March 30, 2014 4:59 pm
It is five months since the sharp and persistent drop in eurozone inflation, and the gnomes in the European Central Bank’s governing council are talking and talking and talking.
They say things such as: there are no technical or legal obstacles to negative interest rates or quantitative easing. But they do not act. Sometimes there is a mercifully quiet day when only one of them opens their mouth. But last week we had five speeches or interviews on a single day. They sounded dovish. Or did they?
So why, one wonders, do the central bankers not simply shut up and act instead? My guess is that they will go for QE, but not now. I have heard the view that the ECB plans to wait until after the European parliamentary elections in May. I hope this is not the case. Allowing inflationary expectations to drop below target for political reasons would destroy the ECB’s credibility beyond repair. So they talk because they do not want to act. Talk is free. I know that some of them believe in the magic of verbal intervention – the central bankers’ equivalent of a free lunch. Tell the markets that your exchange rate is overvalued – and it magically adjusts. Just say the word.
On one occasion the trick worked. In the summer of 2012 Mr Draghi said he would do “whatever it takes” to save the euro. He constructed a programme around this promise: Outright Monetary Transactions. It cost nothing. Investors were assured that the ECB would never allow a eurozone country with reasonable policies to default. The interest rates on sovereign bonds have since dropped and stayed low.
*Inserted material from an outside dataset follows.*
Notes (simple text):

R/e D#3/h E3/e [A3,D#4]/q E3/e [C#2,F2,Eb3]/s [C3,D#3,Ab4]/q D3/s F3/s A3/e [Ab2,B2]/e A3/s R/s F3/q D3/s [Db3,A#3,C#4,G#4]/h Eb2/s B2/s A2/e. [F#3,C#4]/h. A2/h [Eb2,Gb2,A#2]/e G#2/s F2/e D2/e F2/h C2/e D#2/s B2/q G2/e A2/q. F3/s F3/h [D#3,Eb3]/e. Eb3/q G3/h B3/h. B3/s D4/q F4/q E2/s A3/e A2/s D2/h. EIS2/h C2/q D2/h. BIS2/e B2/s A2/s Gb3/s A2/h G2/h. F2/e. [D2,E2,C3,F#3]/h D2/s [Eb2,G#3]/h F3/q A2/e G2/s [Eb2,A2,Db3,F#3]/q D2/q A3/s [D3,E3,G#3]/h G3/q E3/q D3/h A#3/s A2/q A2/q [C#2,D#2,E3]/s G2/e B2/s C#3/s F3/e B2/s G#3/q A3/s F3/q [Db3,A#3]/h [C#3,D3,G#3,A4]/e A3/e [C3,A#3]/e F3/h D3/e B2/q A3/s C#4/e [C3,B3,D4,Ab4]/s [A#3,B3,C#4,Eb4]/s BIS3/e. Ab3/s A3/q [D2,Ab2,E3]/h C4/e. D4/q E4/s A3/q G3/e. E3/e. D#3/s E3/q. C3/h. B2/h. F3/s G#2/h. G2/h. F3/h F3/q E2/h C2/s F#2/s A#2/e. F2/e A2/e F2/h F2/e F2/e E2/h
It would be a mistake to extrapolate from this experience. OMT was not classic monetary policy. The judges on Germany’s constitutional court argued that it is not an act of monetary policy at all but a political intervention – a ruling I believe to be justified. OMT worked because it was political. Its credibility derived from the fact that it was tacitly supported by the German government.
The world of ordinary monetary policy, however, is very different. A central bank may be able to guide expectations by pre-announcing a policy. Even that fails more often than it succeeds. Just remember the havoc the US Federal Reserve created when it raised the issue of tapering last year. When you try to fool too many people for too long, they stop believing you. In the case of the ECB and the more verbose national central banks, I fear this may already have happened.
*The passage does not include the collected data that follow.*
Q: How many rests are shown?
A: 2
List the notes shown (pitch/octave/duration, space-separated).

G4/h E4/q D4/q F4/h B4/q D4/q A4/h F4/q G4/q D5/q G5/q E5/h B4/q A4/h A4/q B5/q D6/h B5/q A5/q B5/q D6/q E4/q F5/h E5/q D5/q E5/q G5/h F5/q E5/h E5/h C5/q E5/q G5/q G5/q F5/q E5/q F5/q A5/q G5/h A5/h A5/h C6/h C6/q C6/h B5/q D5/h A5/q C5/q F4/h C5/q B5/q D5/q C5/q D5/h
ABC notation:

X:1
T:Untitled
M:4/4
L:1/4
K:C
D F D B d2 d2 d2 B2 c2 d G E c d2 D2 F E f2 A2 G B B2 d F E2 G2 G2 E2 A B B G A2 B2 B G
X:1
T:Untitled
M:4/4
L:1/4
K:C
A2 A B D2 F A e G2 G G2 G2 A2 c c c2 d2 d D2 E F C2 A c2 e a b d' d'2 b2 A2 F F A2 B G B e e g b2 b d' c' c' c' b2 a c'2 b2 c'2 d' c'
Quantitative easing is the only big policy tool left to do the heavy lifting. It would lift inflationary expectations. It would accomplish this through different channels. One of them is to get banks to sell assets to the ECB, the proceeds of which they would use to lend to companies. Another channel would be a fall in long-term interest rates.
On my own calculations, the total size of such a programme would have to be well over $1tn – but that number rises with each month of inaction. Marcel Fratzscher, the director of Germany’s DIW economics institute, came up with a number of $60bn per month, which is in the same ballpark.
It is showtime. No more talk. And please, no doctored minutes of meetings of the ECB’s governing council either, an “innovation” currently under discussion. It would only add to verbal overflow.
Instead, tell us that you have acted and why. Or, more likely, tell us that you have not acted, or have not acted enough, and why.